> **Document segment**:
^^^^^^^^
Tennessee Wife Receives $8,000 a Month in Rehabilitative Alimony
Tennessee law case summary on alimony in Tennessee divorce and family law from the Tennessee Court of Appeals.
Kathryn A. Duke v Harold W. Duke III – Tennessee Rehabilitative Alimony Law – 16 Years + Married |Note: this is the second case summary on alimony in this blog.
Kathryn A. Duke, the wife and Harold W. Duke, III, the husband, were married in 1991 and had three children. The husband is a medical doctor and the owner of Emergency Services Network (ESN), a business that operates emergency departments in hospitals. The wife worked for seven years as a registered nurse but stopped working after the birth of their first child in November 1995. The mother filed for divorce in May 2007. Grounds for divorce included irreconcilable differences, inappropriate marital conduct and substance abuse. After a six day trial, the court granted the divorce, divided the marital property, gave the mother rehabilitative alimony in the amount of $8,000 a month for eight years, required the husband to pay into educational trusts for the three children and to pay the wife over $309,000 in legal fees. The mother appealed the categorization of alimony and the father appealed the award of legal fees and payments to educational trusts for the children.
^^^^^^^^
(Scene geometry reasoning data)
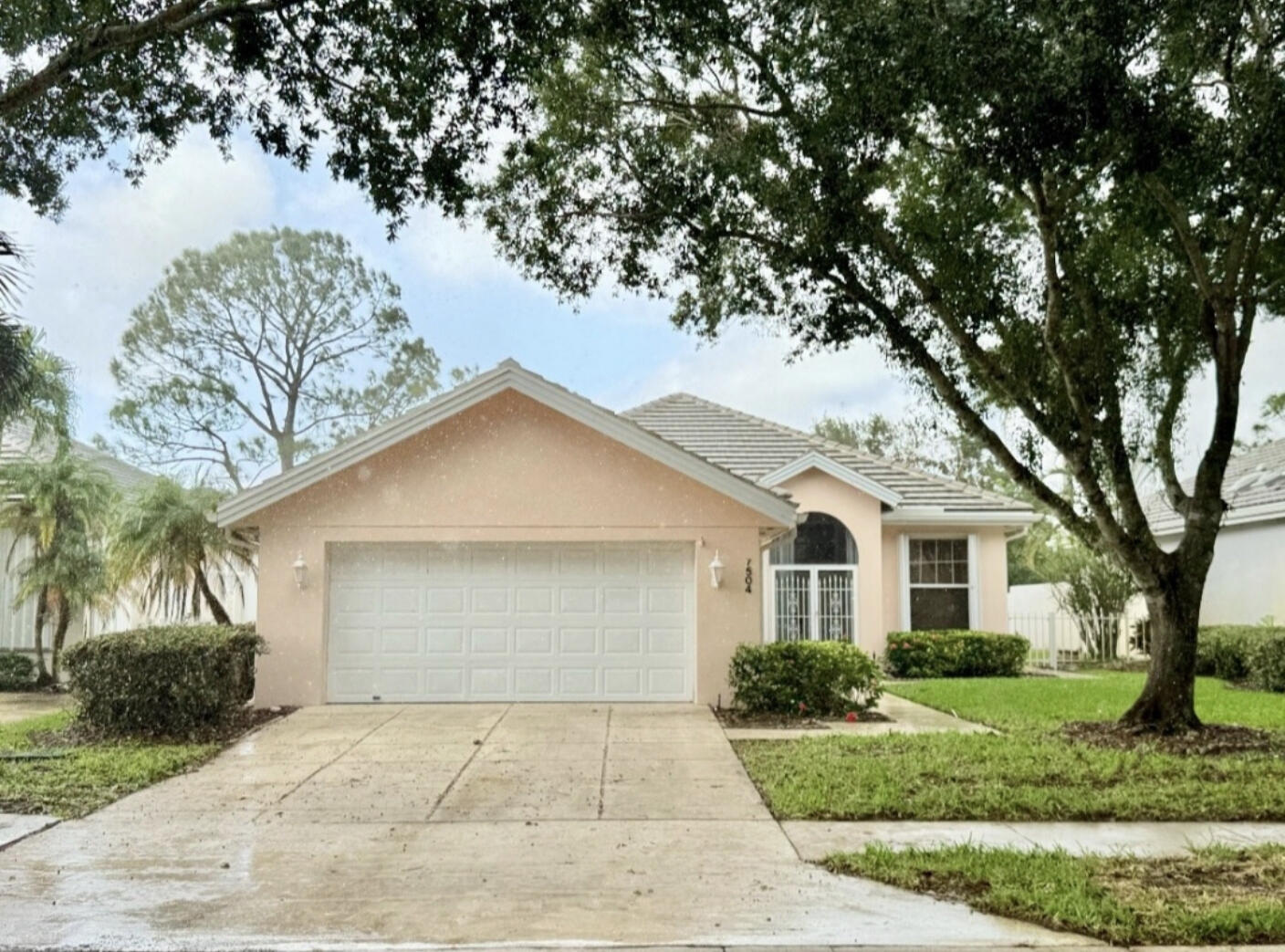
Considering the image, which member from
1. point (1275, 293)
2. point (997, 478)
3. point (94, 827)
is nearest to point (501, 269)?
^^^^^^^^
> **Requirement**:
Continue the Duke alimony case summary from the point where it stops. Nothing in the listing is needed here.

> **Answer to this problem**:
Trusts for higher education
The trial court ordered the father to pay into an educational trust for each of his children ($15,000 a year each for two children and $20,000 a year for the third child) for post-high school education. The father argued that these sums were well above what was required by the child support guidelines and that he had already set up accounts for his children containing amounts higher than tuition at the University of Tennessee. He argued that their college fees should be paid from those accounts. According to evidence, the accounts, which were set up prior to the start of divorce proceedings, were not specifically designated for education. However, the trial court’s order to open these educational trust funds did not include any reasoning for the amount required and neither side brought evidence regarding the future costs of higher education for the children. Therefore, the court of appeals affirmed the lower court’s ruling that the father must establish educational trusts for his children, but asked the lower court to consider the amount to be deposited in these trusts each year.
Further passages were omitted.